'Klaus Kinski: Jesus Christ the Savior'
Plays at Yerba Buena Center on Sunday
The year before Werner Herzog shot his masterpiece "Aguirre, the Wrath of God," starring the volatile and fabulous Klaus Kinski in his most memorable and diabolical role, Kinski put on a raucous show in Berlin that has since gained legendary status.
Snippets of the 1971 Berlin performance were used in Herzog's illuminating and occasinally perverse documentary about his torturous personal and professional relationships with Kinski, "My Best Fiend." Perverse is the most apt word to describe scenes of Kinski's lunacy on the set of "Fitzcarraldo" in South America shown in the documentary.
Who can forget the sheer terror of his eyes in the scene in "My Best Fiend" on the boat where the crew is having a meal discussing responsibilities and whatnot with the Indians, only the Indian is not really talking about navigation and such. Herzog, in his droll narration explains that the Indian is actually offering to butcher him.

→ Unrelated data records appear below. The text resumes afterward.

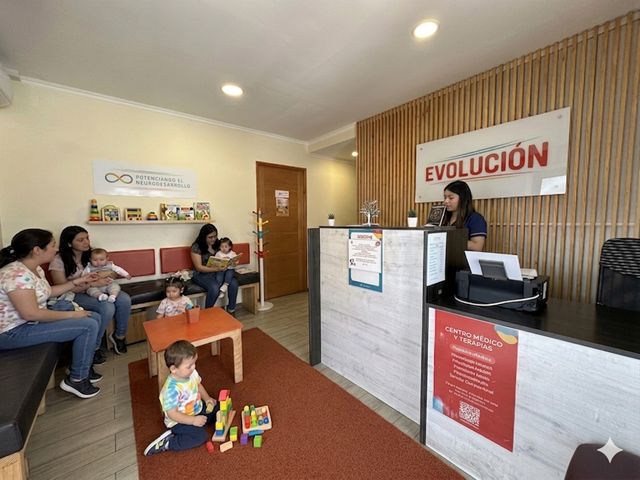Acercar imagen: CENTRO EVOLUCION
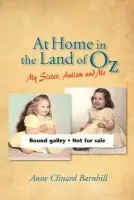At Home in the Land of Oz - Barnhill, Anne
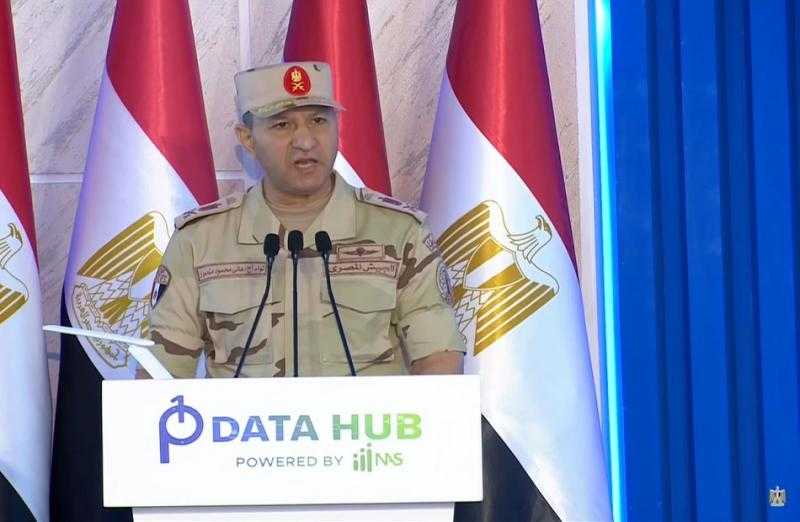 مدير الإشارة: نستهدف تسهيل إجراءات التقاضي من خلال مركز البيانات والحوسبة السحابية الحكومية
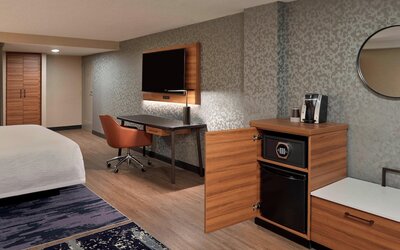 Fairfield by Marriott Montreal Downtown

When I saw that documentary for the second time at the Castro theater, I thought what a treat it would be for cineastes around the world to see more footage of that tumultuous 1971 show, when Kinski was in his prime. Let's get real here. He certainly was not a classic, good-looking film actor. But his face was made to be captured on celluloid.
My prayers were answered. There is a film of the Berlin performance called "Klaus Kinski: Jesus Christ the Savior" and it's showing on Sunday at 2 PM at the Yerba Buena Center for the Arts. Here's the center's description of what we'll see:
Notorious German actor Klaus Kinski is Jesus in this long-lost one-man show recorded in Berlin in 1971. Kinski, as always, is completely unhinged. Almost immediately the hecklers start in, pushing him into a rage. You have never seen anything like this before, a riveting document of one man vs an audience of 5,000. And despite the chaos, Kinski somehow manages to convey the severe, uncompromising, and truly radical ideas of some of Christ's teachings.
He surely didn't need much to force him into a rage and he could have easily withstood a hostile crowd of 50,000. I can't wait to watch Kinski in his element.